All of the sounds used in this project are sourced from drumkito’s free pack of Roland TR-808 drum machine samples. At first, leaping off from Allison Parrish’s drum loop with framecount example, I got one instrument working as an 8-length sequence controlled by the frame rate of the sketch. With frame rate set to 32, I incremented a counter variable by one on each frame. Every 16 frames, one of the instrument button objects checks to see if its position (this.pos) matches the counter variable, and if it does, it plays the sound. After 128 frames, the counter resets to zero and begins the sequence again.
Thankfully, adding rows for additional instruments was trivial since I’m beginning to feel like I’m getting the hang of classes and objects. I also tweaked the button class to create an indicator light class that doesn’t behave exactly how I’d want it to (across any iteration of this project), but at least stays in time with the sound as it switches the indicators on/off.
This is more or less where I left the project heading into Thanksgiving break, during which I came down with Covid. That derailed my larger plans for the project. I picked it back up on Monday the 28th.

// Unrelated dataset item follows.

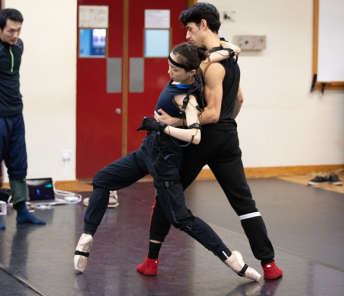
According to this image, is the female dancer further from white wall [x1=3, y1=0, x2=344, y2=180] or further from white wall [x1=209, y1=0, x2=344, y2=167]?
white wall [x1=209, y1=0, x2=344, y2=167]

I had already started experimenting with how to decouple the timing from framecount before then, but my early attempts saw sounds triggered rapid-fire once per frame. Resources that helped me from here include Dan Shiffman’s Coding Train video on setInterval() and these two Ellen Nickles examples of using setInterval() and millis() for timing that I came across while Googling for p5 documentation of both.
First I tried using setInterval() to control the tempo–I had a feeling it wouldn’t be the best solution, but I felt like it made more intuitive sense to me. Each time the interval is tripped, a function switches a boolean variable. Then, in the draw loop, an if statement checks to see if that boolean state matches another variable logged as the previous state, and in the event it doesn’t, the sequence advances by one position to play the sound and flips the previous state. To fix the issue of rapid-fire sound triggers, I added a “played” boolean to the button constructor that gets flipped immediately after a sound plays once.

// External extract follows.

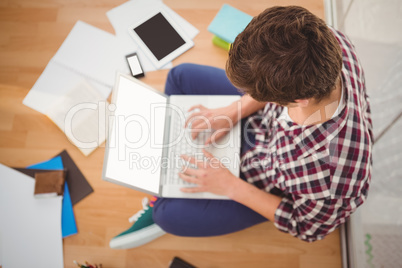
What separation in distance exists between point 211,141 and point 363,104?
0.43 metres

This worked alright, but because setInterval is called in setup, to my knowledge there’s no way to tweak the interval on the fly to control tempo. So I moved on to make the final version using millis() for timing.

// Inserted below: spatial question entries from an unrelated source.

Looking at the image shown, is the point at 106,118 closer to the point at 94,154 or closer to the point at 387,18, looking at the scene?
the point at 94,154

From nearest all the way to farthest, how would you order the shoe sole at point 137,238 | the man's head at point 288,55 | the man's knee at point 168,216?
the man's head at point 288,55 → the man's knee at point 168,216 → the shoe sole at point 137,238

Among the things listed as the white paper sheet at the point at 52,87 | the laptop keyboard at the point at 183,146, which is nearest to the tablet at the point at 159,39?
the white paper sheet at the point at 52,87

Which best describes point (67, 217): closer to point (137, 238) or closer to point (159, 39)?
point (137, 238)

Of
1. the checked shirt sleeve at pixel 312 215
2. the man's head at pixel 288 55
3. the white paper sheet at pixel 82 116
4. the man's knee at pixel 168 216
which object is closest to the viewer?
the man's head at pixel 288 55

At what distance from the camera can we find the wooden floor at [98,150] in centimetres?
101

The “played” boolean in the sound/button constructor still ended up being necessary here, and achieving similar timing using an if statement to see if a certain interval has been crossed only tripped me up for a moment. The bigger problem I encountered was trying to then modify that interval using a slider–I thought that’d be easy, but my attempts to get it working failed. At this point I was texting back and forth with my brother, a musician and developer, to see what he thought of the project. He suggested I add a simple pause button to see if I could then modify the tempo while the sequence was not actively playing.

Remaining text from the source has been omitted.